# Class activation map

CNNs are little bit less black boxy than FCN.

One of the reason is ability to help developers explain why the neural network made some decision using technique called Class Activation Map (CAM).

It could help us debug problems with predictions becasue it allows us to see what exact part of images played the biggest role for making decisions.

It produces 2D grid of scores associated with specific output class computed for every location of the input image.

The easiest CAM can be obtained from CNN architectures working with GlobalAveragePooling (ResNet, Xception, ...).

In [None]:
import cv2
import matplotlib.pyplot as plt
import numpy as np
from scipy.ndimage import zoom
import tensorflow as tf
from tensorflow import keras
from tensorflow.keras.models import Model
from tensorflow.keras.applications import ResNet50

Load ResNet50.

In [None]:
res_model = ResNet50()

Load and preprocess image.

In [None]:
img = cv2.imread('dog.jpg')
img = cv2.resize(img, (224,224))
img = cv2.cvtColor(img, cv2.COLOR_BGR2RGB)

plt.figure(figsize=(12, 12))
plt.imshow(img)

In [None]:
X = np.expand_dims(img, axis=0)
X = tf.keras.applications.resnet50.preprocess_input(X)

Select the last convolutional layer.

In [None]:
for l in res_model.layers:
    print(l.name)

Select last convolutional layer output and prediction as outputs from the CAM model.

In [None]:
conv_output = res_model.get_layer("conv5_block3_out").output
pred_ouptut = res_model.get_layer("predictions").output
model = Model(res_model.input, outputs=[conv_output, pred_ouptut])

Make prediction.

In [None]:
features, results = model.predict(X)
tf.keras.applications.resnet50.decode_predictions(results)

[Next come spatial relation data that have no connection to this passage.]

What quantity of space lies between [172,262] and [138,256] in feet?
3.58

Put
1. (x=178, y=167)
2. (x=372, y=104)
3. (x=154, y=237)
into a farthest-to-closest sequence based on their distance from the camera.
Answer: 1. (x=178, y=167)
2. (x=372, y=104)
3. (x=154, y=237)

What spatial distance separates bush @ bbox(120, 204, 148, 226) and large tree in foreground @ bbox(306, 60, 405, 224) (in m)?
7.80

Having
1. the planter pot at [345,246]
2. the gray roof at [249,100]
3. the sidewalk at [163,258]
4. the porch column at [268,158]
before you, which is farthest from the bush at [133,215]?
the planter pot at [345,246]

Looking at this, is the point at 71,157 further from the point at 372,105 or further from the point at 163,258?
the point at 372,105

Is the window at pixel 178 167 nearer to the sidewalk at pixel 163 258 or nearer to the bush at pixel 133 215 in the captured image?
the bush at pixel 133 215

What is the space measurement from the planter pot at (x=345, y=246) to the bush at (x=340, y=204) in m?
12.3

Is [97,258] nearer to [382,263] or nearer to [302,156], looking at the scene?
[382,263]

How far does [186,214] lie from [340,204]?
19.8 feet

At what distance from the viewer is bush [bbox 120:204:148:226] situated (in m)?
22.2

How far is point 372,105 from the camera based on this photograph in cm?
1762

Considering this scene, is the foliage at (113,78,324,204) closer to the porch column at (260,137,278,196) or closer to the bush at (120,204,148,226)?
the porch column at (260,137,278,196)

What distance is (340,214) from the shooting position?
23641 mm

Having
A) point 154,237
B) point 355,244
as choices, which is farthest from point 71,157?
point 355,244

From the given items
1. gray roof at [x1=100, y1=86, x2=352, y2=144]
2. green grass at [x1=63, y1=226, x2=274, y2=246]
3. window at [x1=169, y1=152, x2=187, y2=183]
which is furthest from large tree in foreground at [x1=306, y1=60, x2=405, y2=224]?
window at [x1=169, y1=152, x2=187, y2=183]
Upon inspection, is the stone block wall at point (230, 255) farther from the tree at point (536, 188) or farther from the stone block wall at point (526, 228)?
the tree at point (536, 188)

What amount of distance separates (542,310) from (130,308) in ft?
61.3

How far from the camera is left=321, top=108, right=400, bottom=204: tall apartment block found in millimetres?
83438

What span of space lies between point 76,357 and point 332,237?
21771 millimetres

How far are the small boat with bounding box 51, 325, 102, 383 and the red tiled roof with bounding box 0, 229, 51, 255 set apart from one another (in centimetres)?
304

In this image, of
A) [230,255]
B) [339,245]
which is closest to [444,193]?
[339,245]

Last convolutional layer before GlobalAveragePooling creates 2048 7*7 feature maps.

In [None]:
print(features.shape)
print(results.shape)

### Class activations
To generate class activation map we want to see which image feature are the most important to for generating output probabilities.

Each feature filters is tailored to look for a specific set of features - these are learned during the training.

Dense layer decides how much weight to give for each of features for the class.

In [None]:
plt.figure(figsize=(16, 16))
for i in range(36):
    plt.subplot(6, 6, i + 1)
    plt.imshow(img)
    heatmap = cv2.resize(features[0, :,:,i], (img.shape[1], img.shape[0]))
    plt.imshow(heatmap, cmap='jet', alpha=0.3)

Global average pooling collapses output feature maps of the last CNN to a single value features that go to the dense layer for prediction.

The dense layer assigns weights to each of those features (for each of 1000 classes in this case).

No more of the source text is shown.